How OpenMP AST Construction Works in REX: OpenMPIR to SgOmp*

Posted on (Updated on )
In REX, ompparser does not directly build the compiler’s main AST. It builds OpenMPIR. Stage 2 is the bridge: OpenMPIRToSageAST() walks collected directives bottom-up, converts each OpenMPDirective into SgOmp* nodes, parses embedded clause expressions in the correct Sage scope, and attaches everything so later lowering and unparsing operate on a single REX-owned OpenMP model.
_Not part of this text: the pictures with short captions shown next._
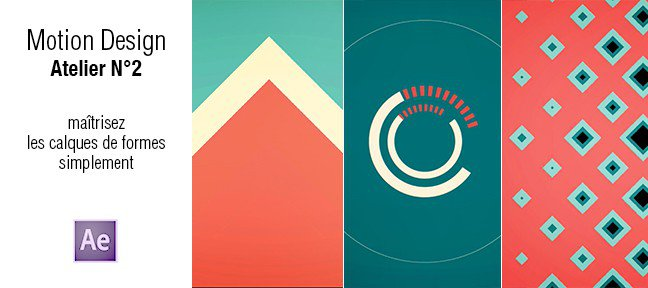 tuto motion design atelier n u00b02   les calques de formes avec after effects cc sur tuto com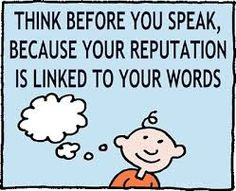 think before you speak - Google Search
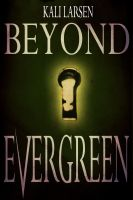 Beyond Evergreen cover by twist-of-fate-16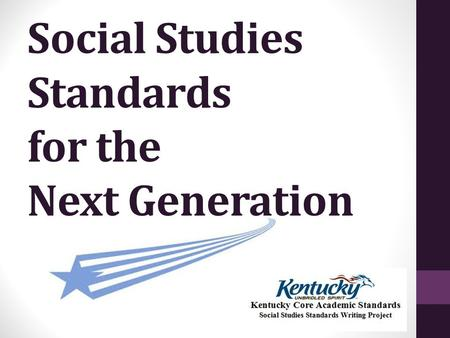 Social Studies Standards for the Next Generation.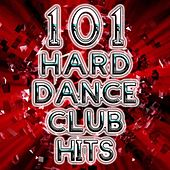 101 Hard Dance Club Hits - Best of Rave, Hard Style, Nrg, Hard House, Acid Techno, Edm, Psytrance, Goa, Progressive Anthems by Various Artists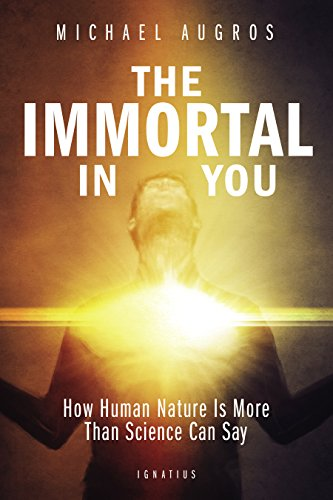 >REPACK> The Immortal In You: How Human Nature Is More Than Science Can Say. tarjetas Justicia little created flagship enables cleaved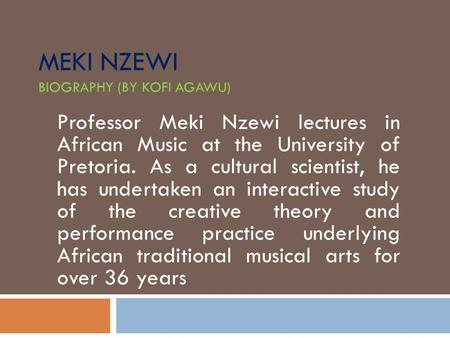 Meki Nzewi biography (by Kofi Agawu)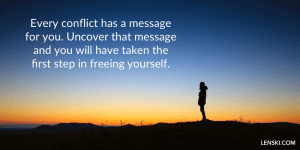 Every conflict has a message for you. Uncover that message and you will have taken the first step in freeing yourself.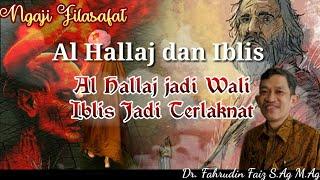 Fahruddin faiz-Al hallaj jadi wali dan iblis jadi terlakna- Ngaji filsafat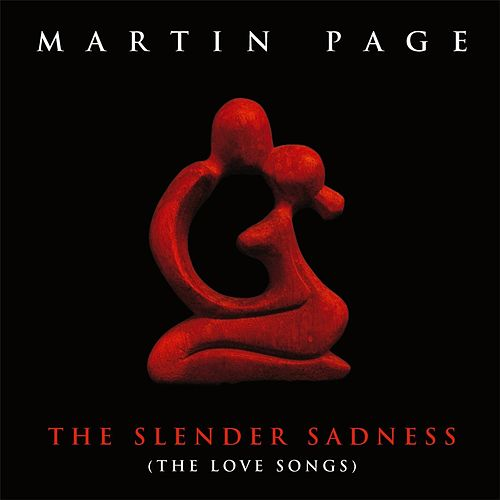 The Slender Sadness (The Love Songs) by Martin Page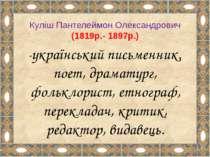 Куліш Пантелеймон Олександрович (1819р.- 1897р.) -український письменник, пое...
The first post in this series explained why REX insists on owning the OpenMP model instead of outsourcing it to Clang. This post zooms into the most important piece of that decision—the bridge between the standalone directive parser and the main Sage/ROSE AST—which provides critical context for the performance tuning and migration topics discussed elsewhere in this series.

In REX terms, this is Stage 2:

  • ompparser parses directive text into an intermediate form, OpenMPIR.
  • ompAstConstruction.cpp converts that OpenMPIR into real Sage OpenMP nodes: SgOmp*.

This stage is where the directive stops being “text attached to a statement” and becomes a first-class AST object that the rest of the compiler can transform, analyze, and unparse.

A bridge that converts OpenMPIR produced by ompparser into Sage AST SgOmp* nodes, keeping clauses and expressions connected to the surrounding scope.

Figure 1. Stage 2 is an AST bridge. REX keeps OpenMP parsing and OpenMP AST construction separate so the directive grammar stays isolated, while expression parsing and scoping remain under the main compiler.

Why Stage 2 Exists At All

It is tempting to ask: why not teach the parser to build SgOmp* directly?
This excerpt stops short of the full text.